§ Data extracts:
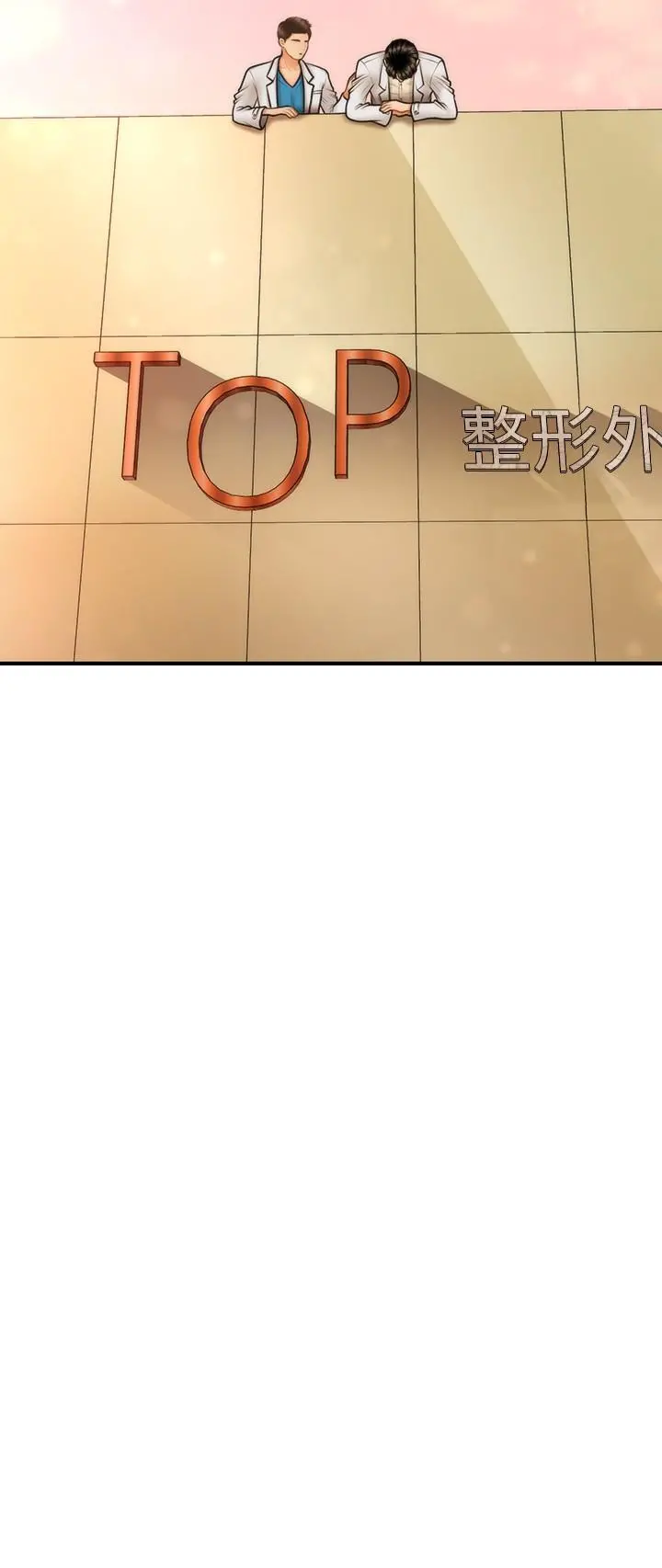 医美奇鸡 第41话-爽翻天的性爱服务 第2页
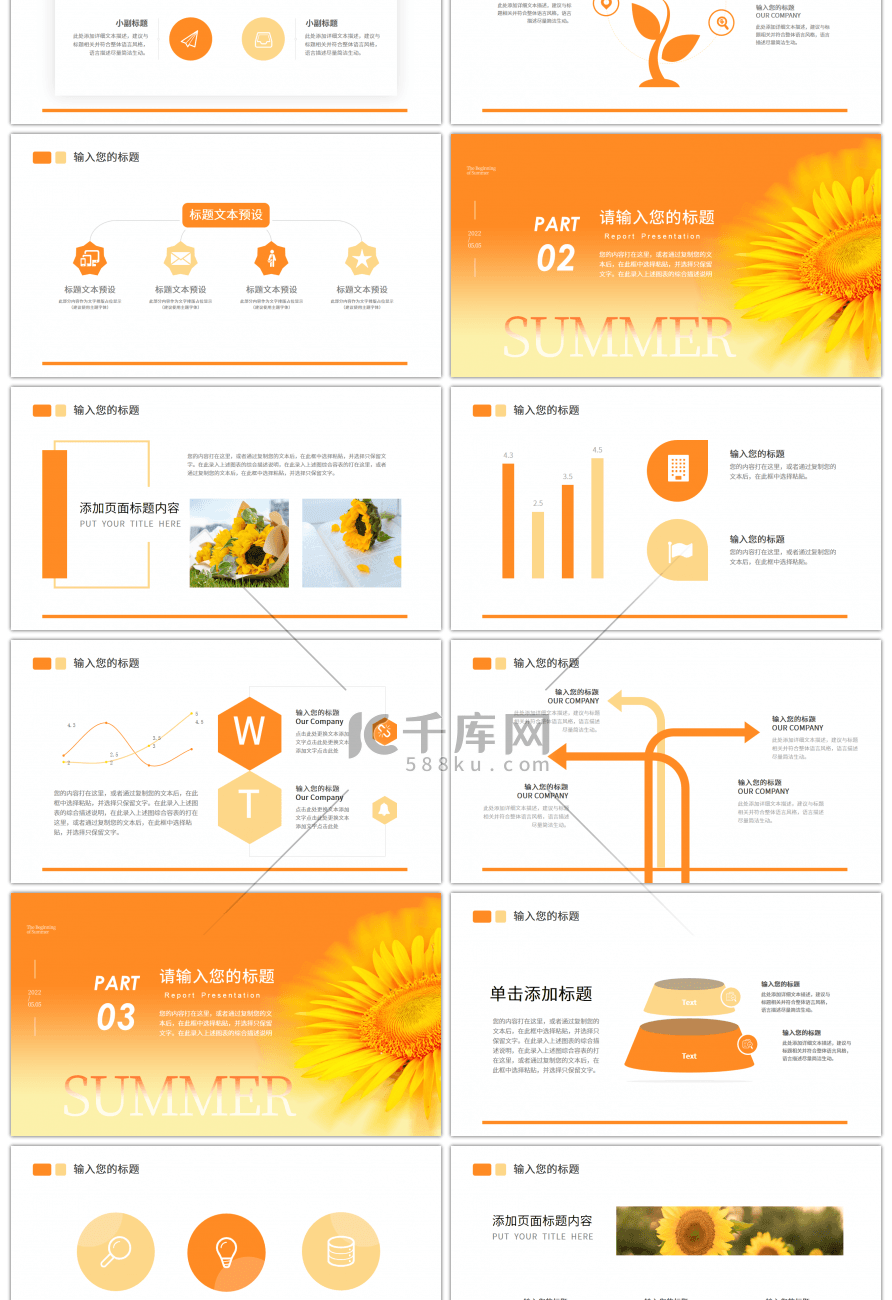 黄色向日葵立夏主题通用PPT模板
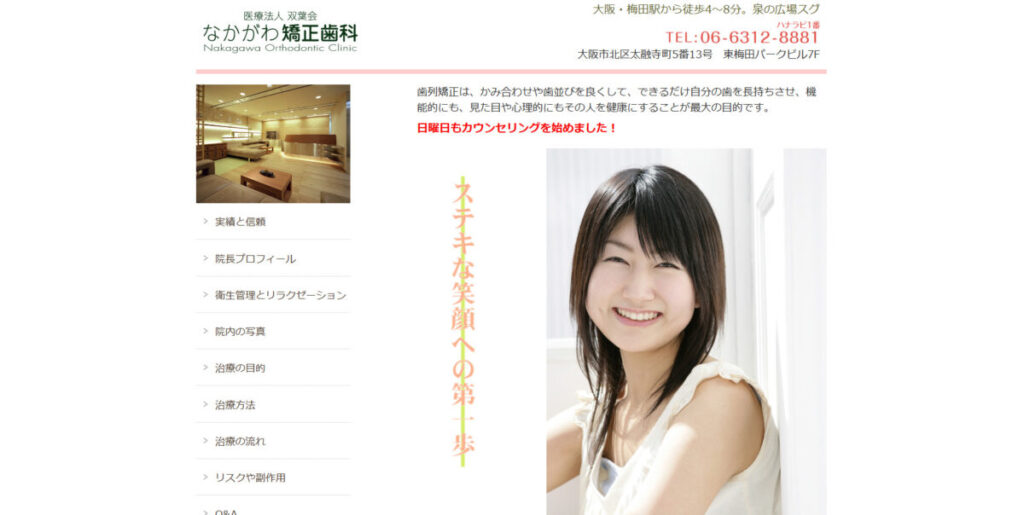 なかがわ矯正歯科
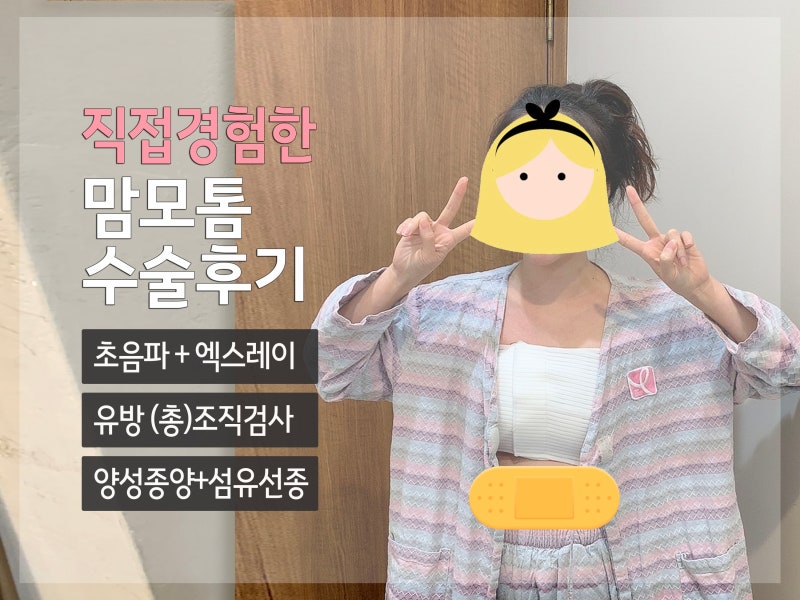 맘모톰 수술 후기/울산 중구 서경지유반외과/울산 여의사 유방외과 추천/맘모톰 수술 실비청구 9
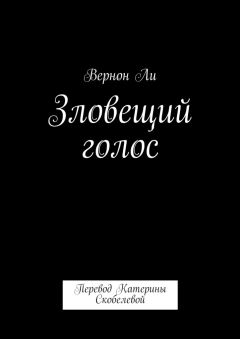 Читайте книги онлайн на Bookidrom.ru! Бесплатные книги в одном клике Вернон Ли - Зловещий голос. Перевод Катерины Скобелевой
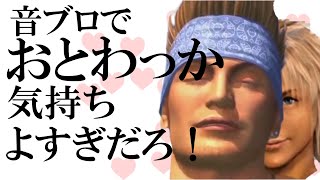 フォトナの音ブロでおとわっか気持ち良すぎだろ！！【途中まで】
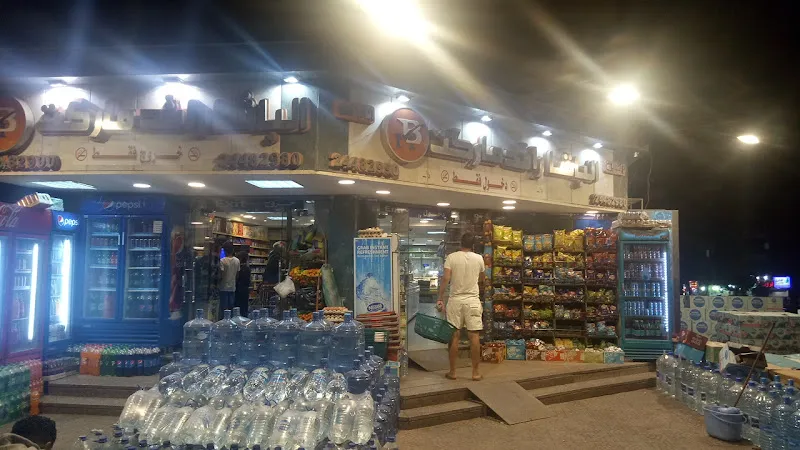 سوبر ماركت الحرم الشريف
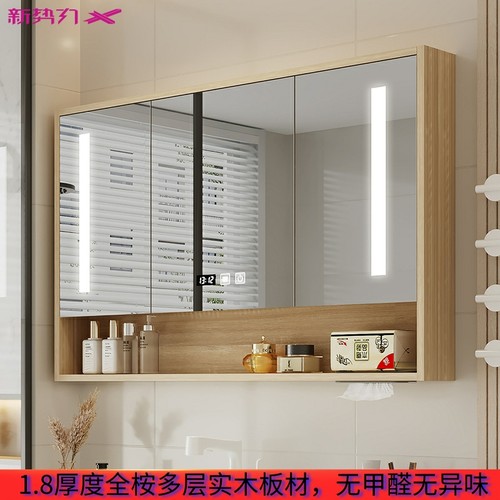 森盛源企业环保等级ENF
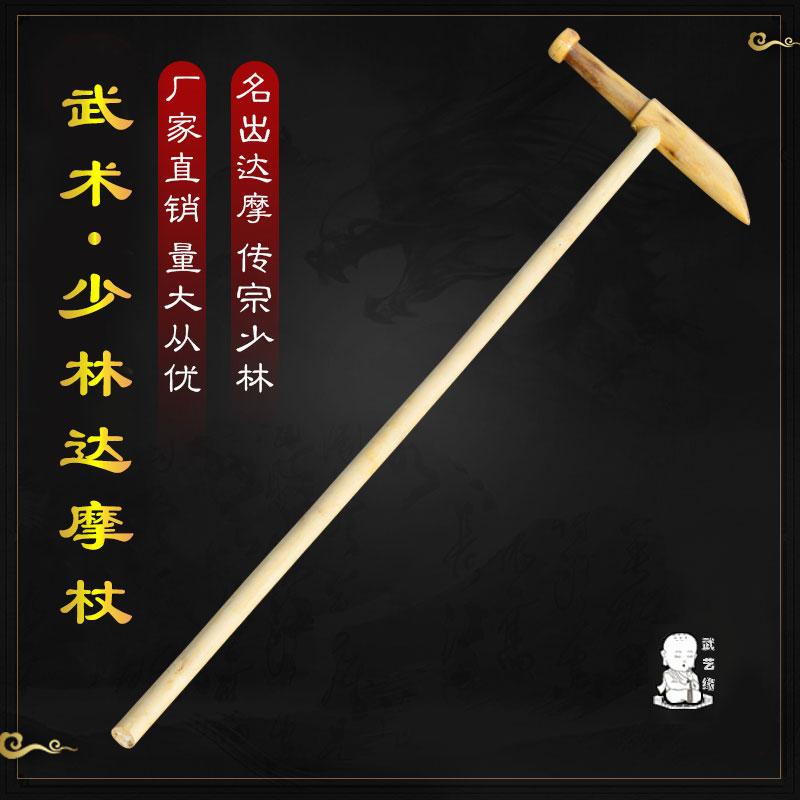 Shaolin Dharma stick martial arts crutches crutches martial arts performance Dharma stick Tai Chi stick Dharma weapon T-word crutches
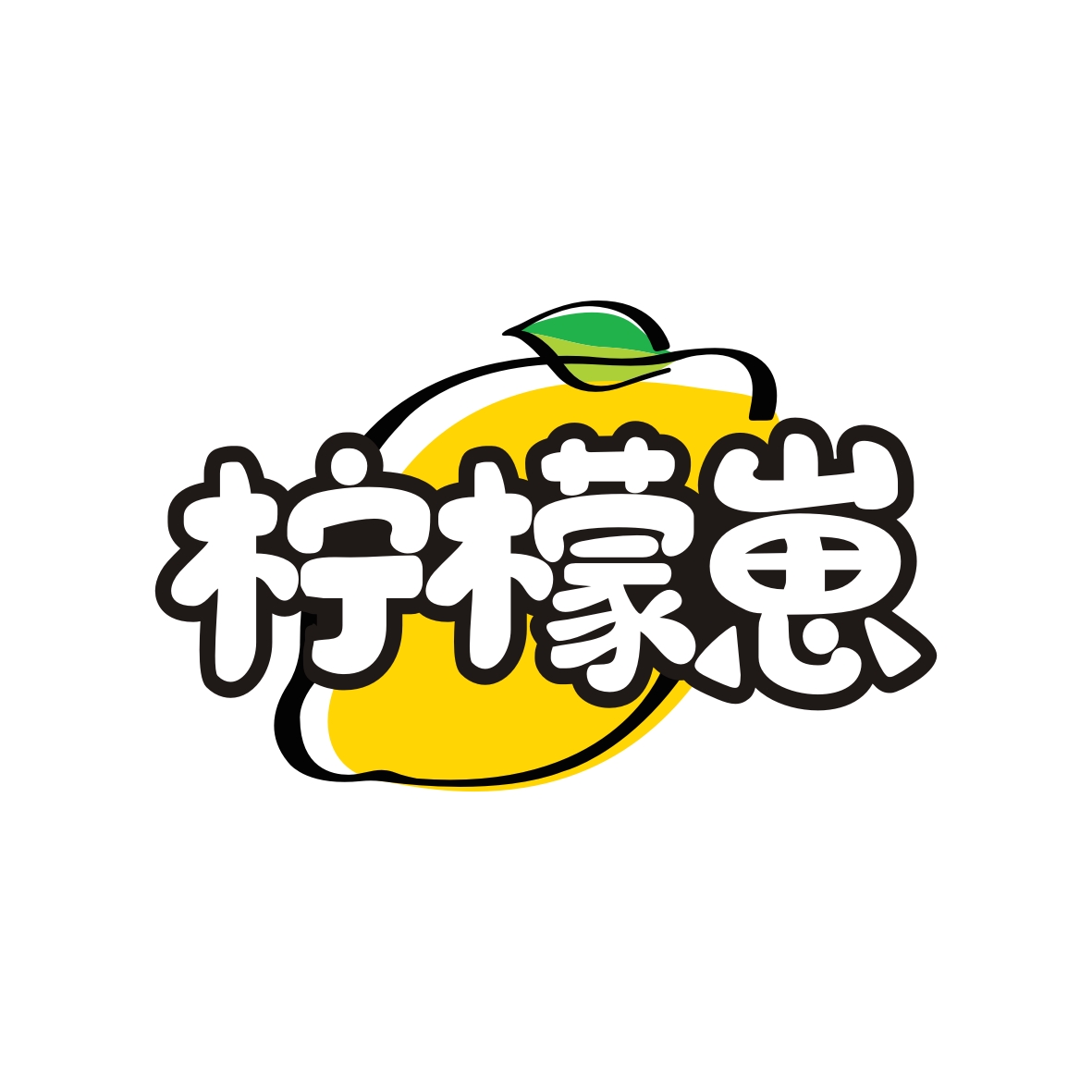 广州市至拓创意家居有限公司商标柠檬崽（43类）商标转让费用多少？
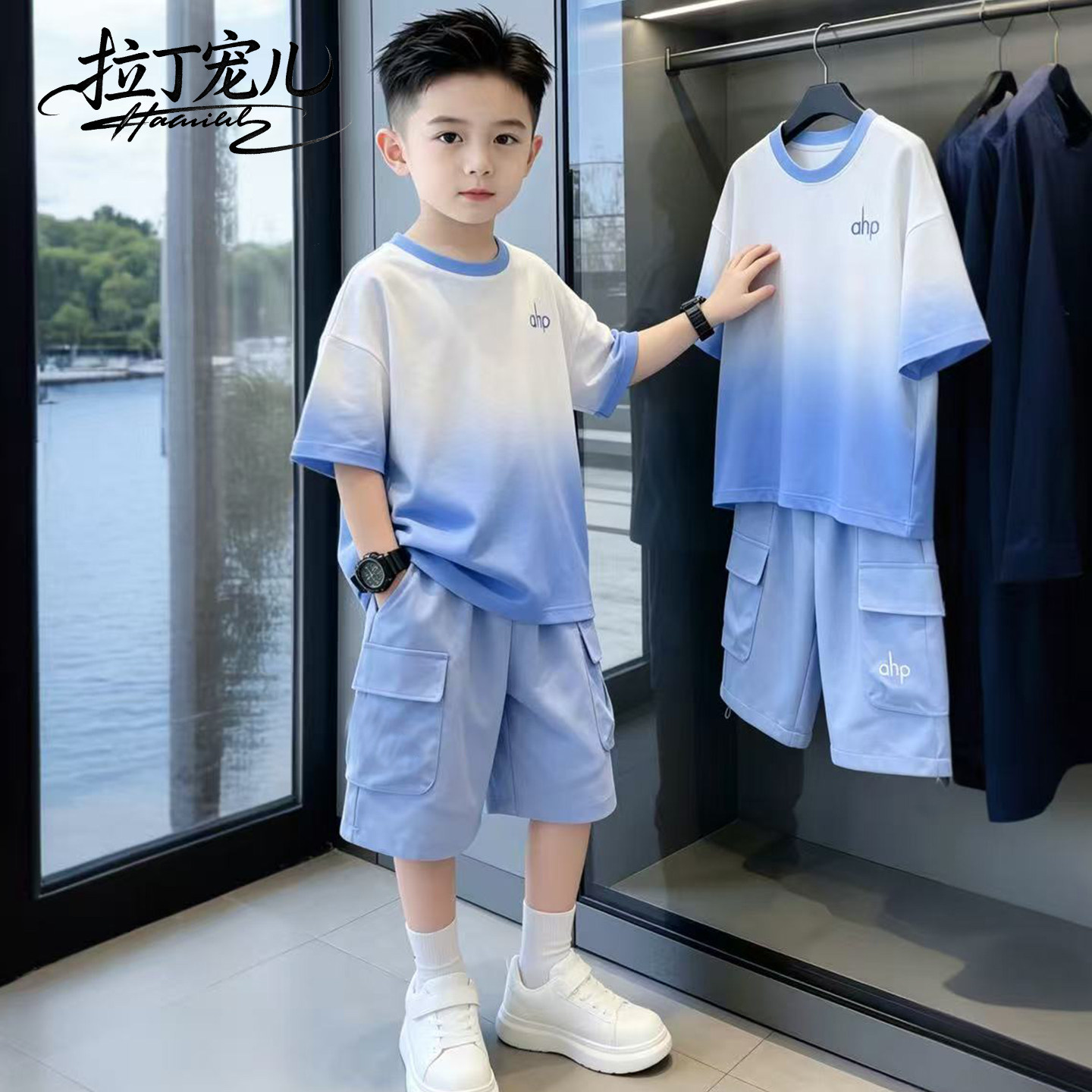 男童休闲运动渐变短袖套装2026新款中大儿童夏季炸街男孩两件套潮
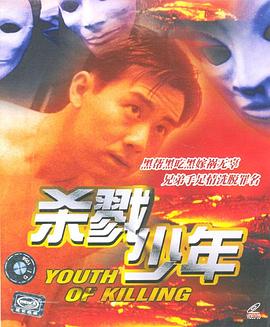 杀戮少年HD国语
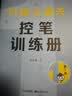 【包邮】墨点字帖 行楷大通关 初学者控笔训练字帖学生成人行楷钢笔字帖荆霄鹏硬笔书法临摹描红练字帖赠练字技法阅读狂欢节 晒单实拍图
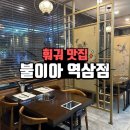 역삼-1473 이미지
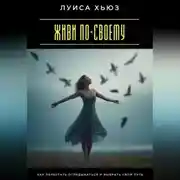 Постер книги Я выбираю свободу. Как перестать бояться и разрешить себе жить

§ Exercise brief: Please go through all of the data above again, swapping "crutches" for "canes" wherever it appears and keeping everything else unchanged. Leave the pictures out of your answer.

§ Answer to this task:
 医美奇鸡 第41话-爽翻天的性爱服务 第2页
 黄色向日葵立夏主题通用PPT模板
 なかがわ矯正歯科
 맘모톰 수술 후기/울산 중구 서경지유반외과/울산 여의사 유방외과 추천/맘모톰 수술 실비청구 9
 Читайте книги онлайн на Bookidrom.ru! Бесплатные книги в одном клике Вернон Ли - Зловещий голос. Перевод Катерины Скобелевой
 フォトナの音ブロでおとわっか気持ち良すぎだろ！！【途中まで】
 سوبر ماركت الحرم الشريف
 森盛源企业环保等级ENF
 Shaolin Dharma stick martial arts canes canes martial arts performance Dharma stick Tai Chi stick Dharma weapon T-word canes
 广州市至拓创意家居有限公司商标柠檬崽（43类）商标转让费用多少？
 男童休闲运动渐变短袖套装2026新款中大儿童夏季炸街男孩两件套潮
 杀戮少年HD国语
 【包邮】墨点字帖 行楷大通关 初学者控笔训练字帖学生成人行楷钢笔字帖荆霄鹏硬笔书法临摹描红练字帖赠练字技法阅读狂欢节 晒单实拍图
 역삼-1473 이미지
 Постер книги Я выбираю свободу. Как перестать бояться и разрешить себе жить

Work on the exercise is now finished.